Alongside the far more effective integration of physical and mental health treatment, it is vital for our social care sector to play a more active role in combatting the scourge of alcoholism. Over the past two and a half years, my Mum has been in and out of hospital four times as a result of drinking herself into an oblivion. The sheer level of self-neglect was not just at stratospheric levels, but also blindingly obvious for anyone to see.


Yet it wasn’t until her fourth hospitalisation that social services became involved in earnest and decided that they needed to intervene.


This belated, lacklustre and disjointed approach (which, I hasten to add, is not the fault of the brilliant social and care workers across the country) is terrible for the health and wellbeing of the addict and places an avoidable and immense strain on the NHS. Had social services been involved from the off, I have no doubt that my Mum could have avoided multiple hospital visits. Instead, she was lucky to survive.


Alongside strengthening the way we treat the symptoms of alcoholism, we also need to tackle the root causes far more effectively. While there simply isn’t the space here to analyse the myriad of causes behind addiction, I want to highlight what is so often the prevailing factor: loneliness.


Loneliness and heavy drinking all too often go hand-in-hand, creating a vicious cycle of spiralling alcohol consumption and isolation. Organisations such as the Jo Cox Foundation and the APPG on Loneliness have done some fabulous work around raising awareness of this issue and highlighting the importance of shaping huge swathes of government policy around the need to tackle the problem.


From closing the digital divide to loneliness-proofing public transport and housing, 2022 needs to be the year that we focus relentlessly on developing the intelligent policies that tackle high levels of social seclusion. This is of course particularly important in the aftermath of the successive lockdowns, which while necessary have by their very nature increased levels of loneliness.


Next year, we all hope, will be the year we recover from the extraordinarily difficult Covid years.

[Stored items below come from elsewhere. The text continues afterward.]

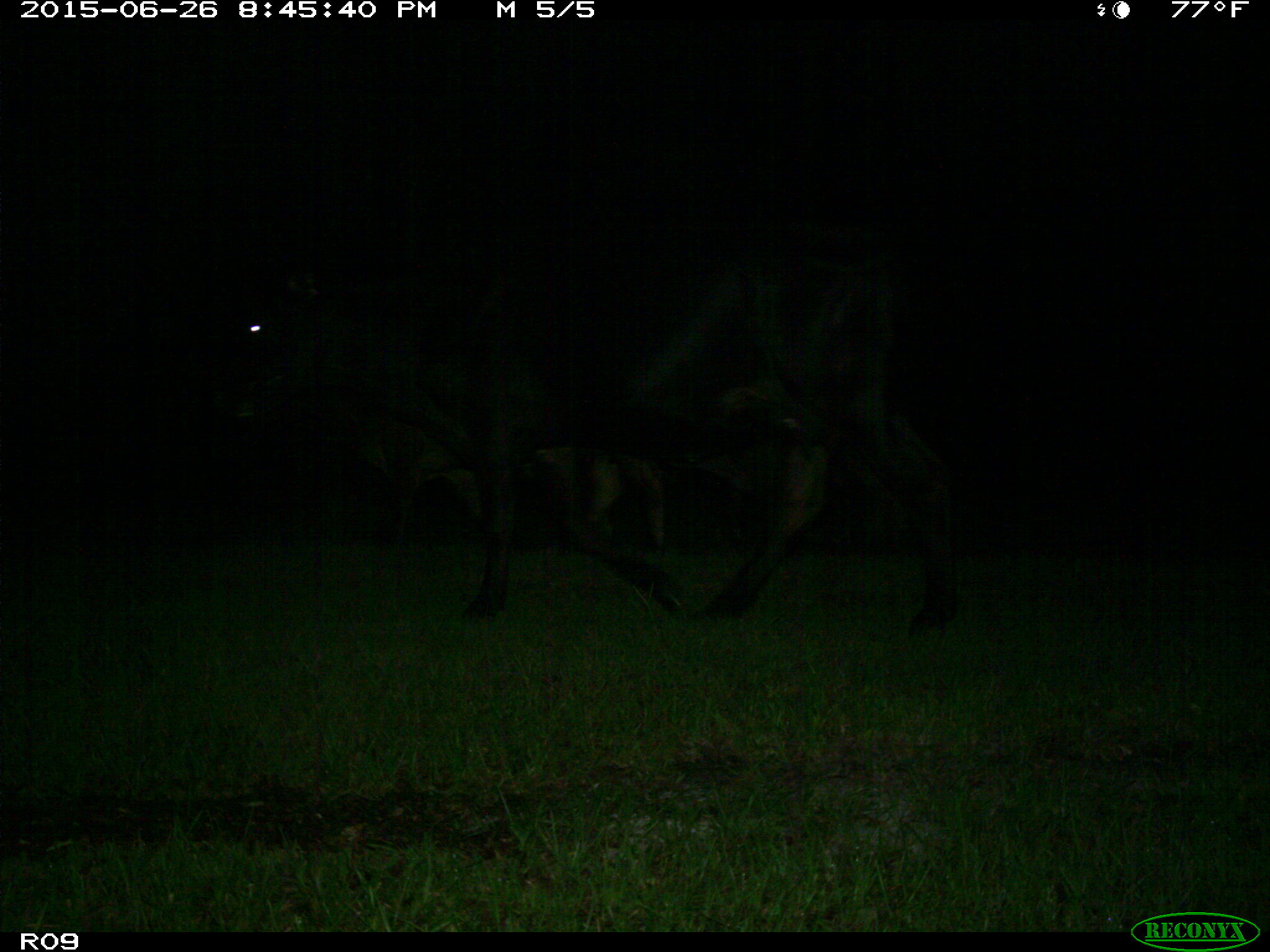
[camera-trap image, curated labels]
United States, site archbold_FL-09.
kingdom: Animalia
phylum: Chordata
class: Mammalia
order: Artiodactyla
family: Bovidae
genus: Bos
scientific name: Bos taurus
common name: domestic cow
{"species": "Bos taurus (domestic cow)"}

It is vital that this recovery programme includes tangible and robust measures to slow the rate of addiction growth and enhance the ways in which we treat alcoholism.


Doing so wouldn’t just transform the lives of people who have fallen prey to alcohol abuse and those close to them; it would strengthen our brilliant health service and bring about the type of far-reaching social reform that any Conservative would be proud of.